Subject: Making a difference in East Timor

Bega District News

Making a difference in East Timor Tuesday, 3 August 2004

EAST Timor strikes a particular chord with Australians because of the support the East Timorese gave the Australian soldiers during the Second World War, Mr Alan Castle told a fundraising dinner for the Bega Advocates for the People of East Timor in the Central Hotel on Saturday night.

Mr Castle was commander of the 2nd Australian Federal Police contingent to go to East Timor in 1999.

He said that in World War 11 East Timor, as a Portugese colony, need not have been involved in the conflict as Portugal was neutral, but it did support the Australians against the Japanese and when the Australians retreated thousands of East Timorese were killed in the reprisals.

The figure is usually quoted at 40,000 killed but Mr Castle believes there were thousands more.
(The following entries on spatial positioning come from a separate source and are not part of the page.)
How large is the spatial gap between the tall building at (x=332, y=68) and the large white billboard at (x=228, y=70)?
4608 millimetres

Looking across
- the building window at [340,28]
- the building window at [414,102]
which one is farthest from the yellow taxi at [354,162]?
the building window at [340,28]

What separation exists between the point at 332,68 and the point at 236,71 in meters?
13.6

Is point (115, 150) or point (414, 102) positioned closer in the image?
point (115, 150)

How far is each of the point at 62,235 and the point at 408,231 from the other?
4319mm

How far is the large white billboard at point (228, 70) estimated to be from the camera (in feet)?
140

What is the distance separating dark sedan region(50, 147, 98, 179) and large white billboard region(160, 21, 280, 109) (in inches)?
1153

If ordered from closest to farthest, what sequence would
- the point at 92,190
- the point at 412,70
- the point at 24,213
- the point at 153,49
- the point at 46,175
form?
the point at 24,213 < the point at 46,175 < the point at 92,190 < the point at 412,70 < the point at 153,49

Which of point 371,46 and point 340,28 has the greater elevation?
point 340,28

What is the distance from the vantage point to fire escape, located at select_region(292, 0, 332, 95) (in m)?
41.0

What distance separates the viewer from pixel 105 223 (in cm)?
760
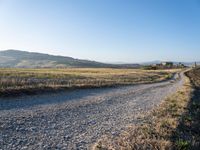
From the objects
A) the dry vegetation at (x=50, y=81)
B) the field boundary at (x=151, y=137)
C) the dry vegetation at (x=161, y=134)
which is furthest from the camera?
the dry vegetation at (x=50, y=81)

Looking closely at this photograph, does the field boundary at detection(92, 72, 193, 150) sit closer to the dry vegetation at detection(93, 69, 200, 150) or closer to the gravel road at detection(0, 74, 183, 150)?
the dry vegetation at detection(93, 69, 200, 150)

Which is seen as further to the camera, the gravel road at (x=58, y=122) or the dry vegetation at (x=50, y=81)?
the dry vegetation at (x=50, y=81)

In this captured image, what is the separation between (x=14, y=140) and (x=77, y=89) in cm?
2222

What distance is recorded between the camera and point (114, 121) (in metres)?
16.9

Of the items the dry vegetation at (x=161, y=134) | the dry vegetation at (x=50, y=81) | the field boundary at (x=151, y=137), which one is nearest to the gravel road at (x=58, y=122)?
the field boundary at (x=151, y=137)

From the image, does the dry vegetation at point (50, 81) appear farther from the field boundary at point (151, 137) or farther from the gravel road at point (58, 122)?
the field boundary at point (151, 137)

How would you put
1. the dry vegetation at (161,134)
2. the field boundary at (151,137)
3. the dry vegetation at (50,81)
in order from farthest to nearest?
the dry vegetation at (50,81), the dry vegetation at (161,134), the field boundary at (151,137)

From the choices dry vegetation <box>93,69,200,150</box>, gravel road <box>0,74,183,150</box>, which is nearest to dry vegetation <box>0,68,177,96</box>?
gravel road <box>0,74,183,150</box>

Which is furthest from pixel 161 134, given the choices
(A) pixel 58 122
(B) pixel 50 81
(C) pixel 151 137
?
(B) pixel 50 81

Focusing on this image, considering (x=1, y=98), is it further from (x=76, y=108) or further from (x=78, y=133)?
(x=78, y=133)

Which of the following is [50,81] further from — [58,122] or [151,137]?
[151,137]

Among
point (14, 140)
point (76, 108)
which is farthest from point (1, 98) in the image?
point (14, 140)

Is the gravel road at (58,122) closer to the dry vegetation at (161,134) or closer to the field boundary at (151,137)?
the field boundary at (151,137)

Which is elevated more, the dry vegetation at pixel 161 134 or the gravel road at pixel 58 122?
the gravel road at pixel 58 122
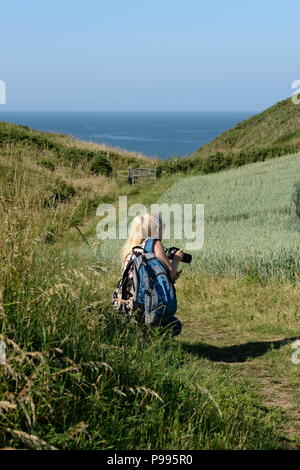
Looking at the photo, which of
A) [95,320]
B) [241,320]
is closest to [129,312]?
[95,320]

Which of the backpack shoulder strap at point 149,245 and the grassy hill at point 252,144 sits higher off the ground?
the grassy hill at point 252,144

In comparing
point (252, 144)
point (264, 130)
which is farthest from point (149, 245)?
point (264, 130)

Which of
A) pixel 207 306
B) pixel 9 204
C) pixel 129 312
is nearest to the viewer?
pixel 9 204

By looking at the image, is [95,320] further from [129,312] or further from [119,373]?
[129,312]

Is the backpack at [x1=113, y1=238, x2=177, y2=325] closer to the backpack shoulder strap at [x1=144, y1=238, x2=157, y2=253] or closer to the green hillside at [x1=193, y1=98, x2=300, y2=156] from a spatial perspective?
the backpack shoulder strap at [x1=144, y1=238, x2=157, y2=253]

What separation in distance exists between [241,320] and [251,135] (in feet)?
135

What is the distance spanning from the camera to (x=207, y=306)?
945cm

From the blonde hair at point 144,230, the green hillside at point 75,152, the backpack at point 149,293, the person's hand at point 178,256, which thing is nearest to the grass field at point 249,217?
the person's hand at point 178,256

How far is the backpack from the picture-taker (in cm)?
616

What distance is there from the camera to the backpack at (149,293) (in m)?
6.16

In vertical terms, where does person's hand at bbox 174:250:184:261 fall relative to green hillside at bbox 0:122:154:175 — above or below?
below

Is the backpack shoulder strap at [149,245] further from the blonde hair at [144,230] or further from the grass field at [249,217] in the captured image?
the grass field at [249,217]

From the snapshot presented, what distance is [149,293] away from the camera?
617 cm

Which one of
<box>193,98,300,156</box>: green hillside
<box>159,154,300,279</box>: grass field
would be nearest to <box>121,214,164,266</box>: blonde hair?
<box>159,154,300,279</box>: grass field
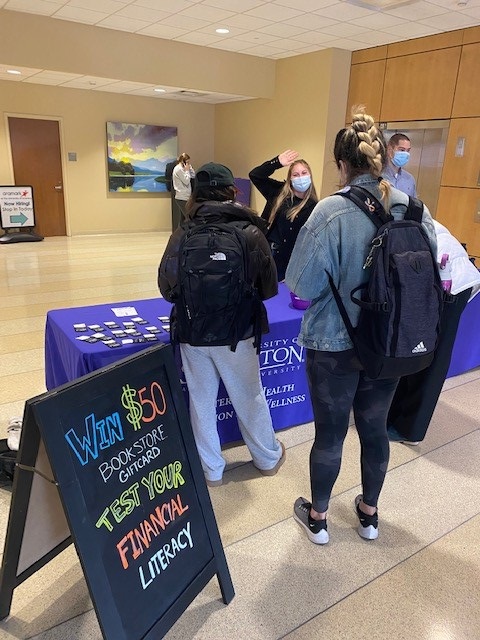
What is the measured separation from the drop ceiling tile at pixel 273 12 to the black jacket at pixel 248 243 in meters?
4.45

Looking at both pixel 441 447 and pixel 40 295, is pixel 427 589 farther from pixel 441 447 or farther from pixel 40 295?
pixel 40 295

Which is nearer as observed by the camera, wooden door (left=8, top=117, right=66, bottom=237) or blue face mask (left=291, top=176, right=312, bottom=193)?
blue face mask (left=291, top=176, right=312, bottom=193)

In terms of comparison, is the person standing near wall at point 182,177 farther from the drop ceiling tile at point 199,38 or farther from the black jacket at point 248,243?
the black jacket at point 248,243

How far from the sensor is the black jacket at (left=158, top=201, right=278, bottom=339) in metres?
1.91

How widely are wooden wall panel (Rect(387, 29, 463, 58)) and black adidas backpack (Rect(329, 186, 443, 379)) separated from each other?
556cm

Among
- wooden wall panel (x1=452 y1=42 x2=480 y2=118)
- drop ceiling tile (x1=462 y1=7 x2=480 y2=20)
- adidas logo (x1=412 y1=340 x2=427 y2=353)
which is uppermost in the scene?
drop ceiling tile (x1=462 y1=7 x2=480 y2=20)

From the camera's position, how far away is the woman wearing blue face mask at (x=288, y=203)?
10.4ft

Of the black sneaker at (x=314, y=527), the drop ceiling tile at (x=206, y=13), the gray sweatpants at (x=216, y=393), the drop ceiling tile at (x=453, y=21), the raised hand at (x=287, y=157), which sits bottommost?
the black sneaker at (x=314, y=527)

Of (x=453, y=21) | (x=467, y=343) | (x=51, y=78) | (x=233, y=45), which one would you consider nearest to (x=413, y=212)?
(x=467, y=343)

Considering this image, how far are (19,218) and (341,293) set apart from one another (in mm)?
8217

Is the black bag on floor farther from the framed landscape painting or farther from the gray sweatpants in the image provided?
the framed landscape painting

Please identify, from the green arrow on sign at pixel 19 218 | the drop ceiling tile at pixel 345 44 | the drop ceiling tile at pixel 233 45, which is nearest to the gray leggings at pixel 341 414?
the drop ceiling tile at pixel 345 44

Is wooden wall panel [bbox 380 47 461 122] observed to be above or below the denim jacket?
above

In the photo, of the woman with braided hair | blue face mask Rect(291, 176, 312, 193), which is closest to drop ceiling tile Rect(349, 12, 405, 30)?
blue face mask Rect(291, 176, 312, 193)
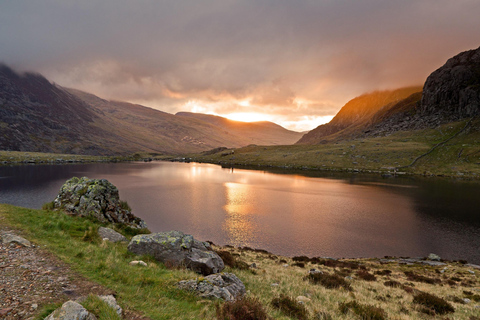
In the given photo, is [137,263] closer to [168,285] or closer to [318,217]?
[168,285]

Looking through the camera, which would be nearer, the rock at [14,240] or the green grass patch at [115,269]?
the green grass patch at [115,269]

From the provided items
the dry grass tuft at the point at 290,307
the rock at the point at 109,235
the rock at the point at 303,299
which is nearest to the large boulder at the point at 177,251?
the rock at the point at 109,235

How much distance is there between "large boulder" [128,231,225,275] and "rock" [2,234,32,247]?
226 inches

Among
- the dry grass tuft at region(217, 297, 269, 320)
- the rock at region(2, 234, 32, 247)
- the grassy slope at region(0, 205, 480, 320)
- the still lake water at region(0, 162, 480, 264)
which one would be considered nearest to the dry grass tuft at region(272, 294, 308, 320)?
the grassy slope at region(0, 205, 480, 320)

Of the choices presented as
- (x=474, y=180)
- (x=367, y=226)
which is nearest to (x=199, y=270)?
(x=367, y=226)

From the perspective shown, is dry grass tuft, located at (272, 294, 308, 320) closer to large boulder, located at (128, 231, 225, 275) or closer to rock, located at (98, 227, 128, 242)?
large boulder, located at (128, 231, 225, 275)

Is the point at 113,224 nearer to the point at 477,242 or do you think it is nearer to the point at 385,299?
the point at 385,299

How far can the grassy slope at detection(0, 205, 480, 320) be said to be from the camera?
395 inches

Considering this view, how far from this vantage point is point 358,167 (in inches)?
5792

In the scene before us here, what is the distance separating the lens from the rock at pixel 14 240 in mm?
12863

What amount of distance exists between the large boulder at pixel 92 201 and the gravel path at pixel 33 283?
1199 cm

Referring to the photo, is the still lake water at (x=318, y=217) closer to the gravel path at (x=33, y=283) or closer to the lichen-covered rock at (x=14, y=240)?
the lichen-covered rock at (x=14, y=240)

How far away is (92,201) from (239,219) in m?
31.4

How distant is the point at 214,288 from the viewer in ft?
36.8
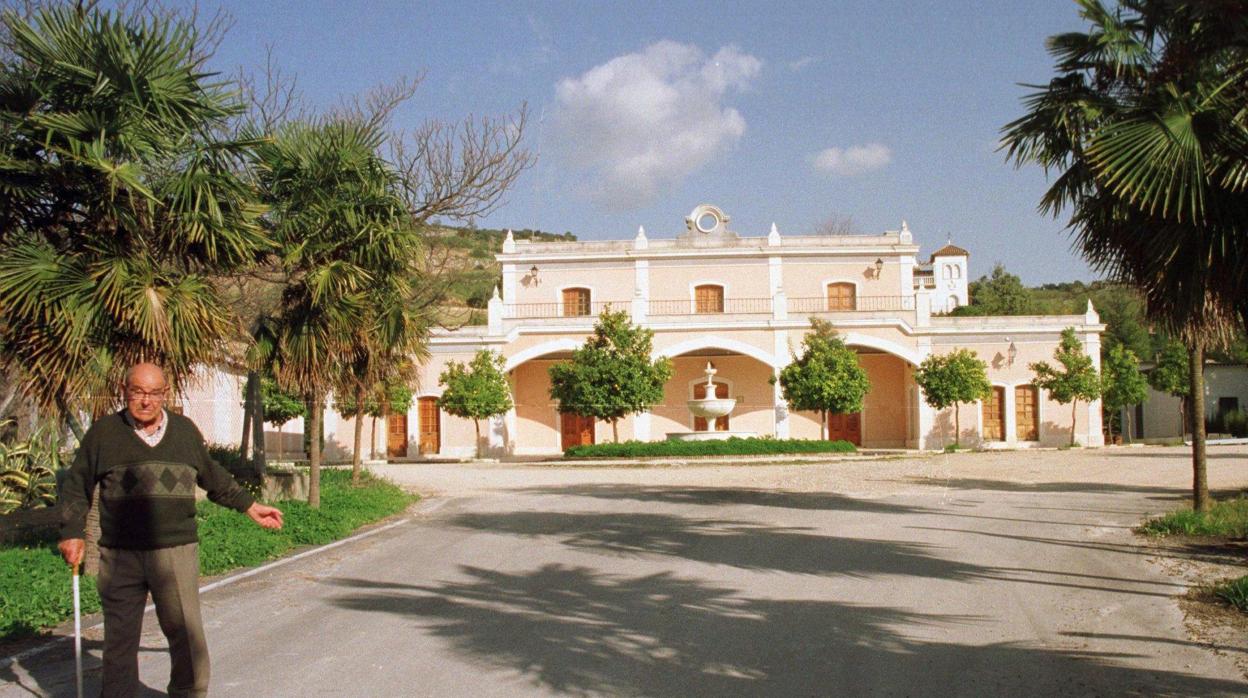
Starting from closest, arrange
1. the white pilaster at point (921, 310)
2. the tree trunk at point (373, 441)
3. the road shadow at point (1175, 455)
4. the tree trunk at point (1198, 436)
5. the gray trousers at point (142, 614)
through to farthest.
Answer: the gray trousers at point (142, 614)
the tree trunk at point (1198, 436)
the road shadow at point (1175, 455)
the tree trunk at point (373, 441)
the white pilaster at point (921, 310)

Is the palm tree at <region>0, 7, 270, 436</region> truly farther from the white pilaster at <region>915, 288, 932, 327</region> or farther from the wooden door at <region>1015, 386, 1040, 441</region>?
the wooden door at <region>1015, 386, 1040, 441</region>

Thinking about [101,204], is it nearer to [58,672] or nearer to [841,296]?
[58,672]

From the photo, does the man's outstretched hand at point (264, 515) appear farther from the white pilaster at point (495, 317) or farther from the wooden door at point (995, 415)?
the wooden door at point (995, 415)

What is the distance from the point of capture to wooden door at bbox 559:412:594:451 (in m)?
37.8

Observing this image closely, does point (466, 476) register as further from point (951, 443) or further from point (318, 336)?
point (951, 443)

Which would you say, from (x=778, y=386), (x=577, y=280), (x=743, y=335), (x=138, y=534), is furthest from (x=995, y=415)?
(x=138, y=534)

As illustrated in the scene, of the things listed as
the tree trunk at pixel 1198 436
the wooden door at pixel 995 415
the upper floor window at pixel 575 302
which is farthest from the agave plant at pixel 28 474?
the wooden door at pixel 995 415

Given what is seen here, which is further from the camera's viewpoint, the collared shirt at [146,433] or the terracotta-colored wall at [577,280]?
the terracotta-colored wall at [577,280]

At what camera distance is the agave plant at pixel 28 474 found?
12.7 metres

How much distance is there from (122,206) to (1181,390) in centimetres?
3755

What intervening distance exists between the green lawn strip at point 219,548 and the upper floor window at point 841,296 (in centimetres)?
2432

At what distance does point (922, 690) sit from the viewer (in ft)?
17.6

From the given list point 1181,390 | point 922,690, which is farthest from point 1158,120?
point 1181,390

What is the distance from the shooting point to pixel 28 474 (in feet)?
42.6
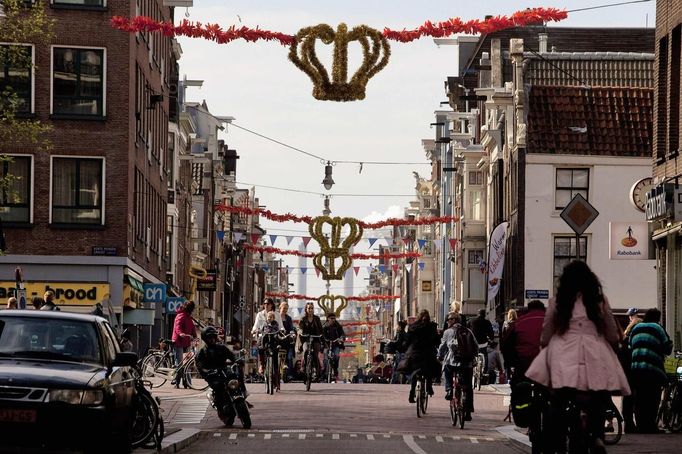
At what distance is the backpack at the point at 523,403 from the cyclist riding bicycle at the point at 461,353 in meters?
7.74

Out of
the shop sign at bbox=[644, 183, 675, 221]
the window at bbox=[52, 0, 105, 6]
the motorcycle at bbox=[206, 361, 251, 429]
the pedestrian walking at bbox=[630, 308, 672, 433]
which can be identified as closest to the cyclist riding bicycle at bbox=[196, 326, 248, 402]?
the motorcycle at bbox=[206, 361, 251, 429]

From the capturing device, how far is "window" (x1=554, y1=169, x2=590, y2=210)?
57344 mm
He said he had talked to old Diggers who spoke highly of the courage of the East Timorese.

Australia's involvement also helped East Timor to independence.

Mr Castle showed slides of the absolute devastation he saw when he went to East Timor alongside Interfed on September 21, 1999.

There was barely a building left standing after the militia had burnt and destroyed all they could find.

When he arrived in Dili there was nobody there, the people had fled to the hills.

When Interfed brought in a whole lot of army vehicles and paraded them through the streets, the news reached those hiding and they returned.

However, it was still a ghost town with no shops and 70 to 80 per cent of all buildings destroyed.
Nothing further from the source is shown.